Optimizing an EHR May be Better than Replacing It

The electronic health records system at 28-provider United Regional Physician Group was not working well with high levels of dissatisfaction among clinicians and staff members.


The electronic health records system at 28-provider United Regional Physician Group was not working well with high levels of dissatisfaction among clinicians and staff members.

The organization retained ECG Management Consultants to evaluate its revenue cycle. The firm learned there was high turnover in the information technology department, unhappiness with the EHR implemented four years earlier, but also that the system was not to any degree being used to its full capacity, said Taraq Mazher, director at United Regional, during a session at this week’s MGMA Conference in Las Vegas.

The sentiment at the practice was to replace the EHR, said Michelle Holmes, a principal at ECG. “When we lifted the hood and looked underneath, it was clear that implementation was barebones and training was optional. Key processes such as new user training were not even in place.” Further, no workflow request or other change request processes were in place, the system was three versions behind in being updated, many functions had not been implemented and there was inadequate IT staff supporting the system.

ECG explained its findings and walked United Regional leaders through the lengthy and expensive EHR option that they were considering to replace the system, and suggested that updating and optimizing the current EHR to make it more usable was a preferable option.

Clinicians and staff members would not be happy with the candidate new EHR anyway, ECG consultants argued, and it did not make sense to spend money on a new system when Stage 3 of the meaningful use program had not yet even been defined.

The consultants asked a series of questions to hammer home the point that implementing a new EHR the same way the old was done would not bring improvement. Have you totally leveraged existing systems? Are users adequately trained? Are your needs different now than when the EHR was purchased? Is physician dissatisfaction the primary reason to consider replacement?

If the answers to all questions other than the last were “no,” then this was not the time to switch, the consultants said. So the task now started to complete implementation and improve the EHR, starting with evaluations of data optimization and governance, strategic initiatives, operating metrics, project status and infrastructure. A survey also was conducted to establish a baseline of current capabilities and understand what issues to target.

ECG conducted role-based use proficiency assessments by following nearly 100 users, and found low levels of proficiency and that service requests “went in a black hole,” said Holmes. When requests went through, IT was making changes on the fly without assessing how the changes would affect other functions within the EHR.

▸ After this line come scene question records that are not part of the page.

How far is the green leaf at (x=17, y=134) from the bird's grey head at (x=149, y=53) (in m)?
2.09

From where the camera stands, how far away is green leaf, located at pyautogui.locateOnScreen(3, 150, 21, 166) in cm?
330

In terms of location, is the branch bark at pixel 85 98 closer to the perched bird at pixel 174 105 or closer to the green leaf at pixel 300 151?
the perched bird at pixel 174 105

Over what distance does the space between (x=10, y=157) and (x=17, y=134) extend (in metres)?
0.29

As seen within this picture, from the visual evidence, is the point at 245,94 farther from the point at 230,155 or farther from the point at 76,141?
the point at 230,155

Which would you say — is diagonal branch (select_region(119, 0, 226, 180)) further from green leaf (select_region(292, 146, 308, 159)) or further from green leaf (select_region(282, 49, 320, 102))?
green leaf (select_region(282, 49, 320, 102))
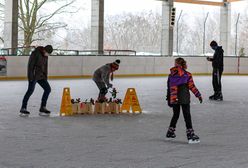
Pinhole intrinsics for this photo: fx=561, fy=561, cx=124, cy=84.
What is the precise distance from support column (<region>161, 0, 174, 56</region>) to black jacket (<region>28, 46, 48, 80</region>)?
2546 centimetres

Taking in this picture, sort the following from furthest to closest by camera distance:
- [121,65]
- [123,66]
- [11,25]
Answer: [123,66], [121,65], [11,25]

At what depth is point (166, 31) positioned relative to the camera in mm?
37969

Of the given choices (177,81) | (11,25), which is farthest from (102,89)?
(11,25)

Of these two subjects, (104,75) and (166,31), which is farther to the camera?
(166,31)

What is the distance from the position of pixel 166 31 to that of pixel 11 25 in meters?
12.1

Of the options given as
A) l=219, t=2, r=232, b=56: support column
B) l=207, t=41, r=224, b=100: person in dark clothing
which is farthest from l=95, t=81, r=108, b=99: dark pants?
l=219, t=2, r=232, b=56: support column

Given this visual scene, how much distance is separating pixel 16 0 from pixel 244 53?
742 inches

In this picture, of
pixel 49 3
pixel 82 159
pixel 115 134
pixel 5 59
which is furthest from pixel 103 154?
pixel 49 3

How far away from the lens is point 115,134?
388 inches

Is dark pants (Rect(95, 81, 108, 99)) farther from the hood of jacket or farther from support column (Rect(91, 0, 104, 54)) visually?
support column (Rect(91, 0, 104, 54))

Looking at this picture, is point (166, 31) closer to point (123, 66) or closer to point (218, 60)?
point (123, 66)

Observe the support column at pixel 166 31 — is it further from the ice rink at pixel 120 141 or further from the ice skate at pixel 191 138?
the ice skate at pixel 191 138

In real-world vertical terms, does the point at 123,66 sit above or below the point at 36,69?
above

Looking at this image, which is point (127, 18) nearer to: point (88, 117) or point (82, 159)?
point (88, 117)
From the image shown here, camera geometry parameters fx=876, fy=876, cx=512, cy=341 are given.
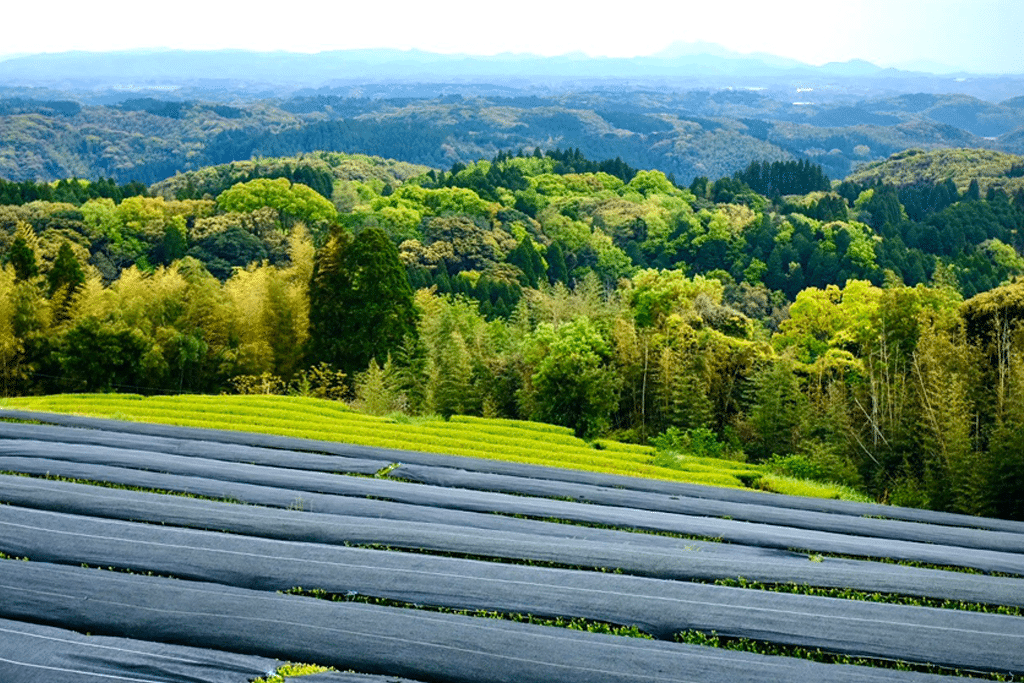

Clinicians and staff started buying into the fact that United Regional leaders now were investing in improving the EHR and started volunteering to be superusers. And a vocal opponent of the system became the physician champion and named the project “Burn the Boats,” meaning “let bygones be bygones.”

Optimization started in August 2013 and staff retraining was one of the largest initiatives. Staff members were offered various training sessions weekly. Workgroups studied changes to make sure they were appropriate and that everyone was made aware of them.

New policies and procedures were created for enhancement requests, communications, change control, downtime and the service desk, with logging and tracking of all requests, said Mazher.

Scheduling was optimized, registration fields were updated, credit card processing functionality was implemented as were real-time edits, tasking and work log functions were implemented, real-time insurance verification and eligibility checks were brought live, and additional reports were configured, among other tasks.

Workflows were improved for medication ordering, charge capture, tasking, telephone call routing, meaningful use workflows, orders and results, documentation and coding, and correction of documentation errors.

New workflows were created to standardize patient collections and bad debt processing, and check-in and check-out. A centralized process was implemented to handle medical records requests. Optimized processes were introduced for charge capture, cash-pay patients and hospital charge capture. And a best practices co-pay capture methodology was implemented.

The results: United Regional, which had not yet attested for Stage 1 of meaningful use, recently became a meaningful use organization and also now submits measures to the Physician Quality Reporting System, Mazher said. An ongoing infrastructure for maintenance and upgrades is in place, same-day radiology orders and results are a reality, and the organization is live on a health information exchange and a patient portal.

If other organizations decide to replace their EHR rather than optimize, “make sure the next implementation is your last,” Holmes of ECG counsels. “I know this sounds obvious and basic, but what we really see is the old mistakes carrying forward to the new project.”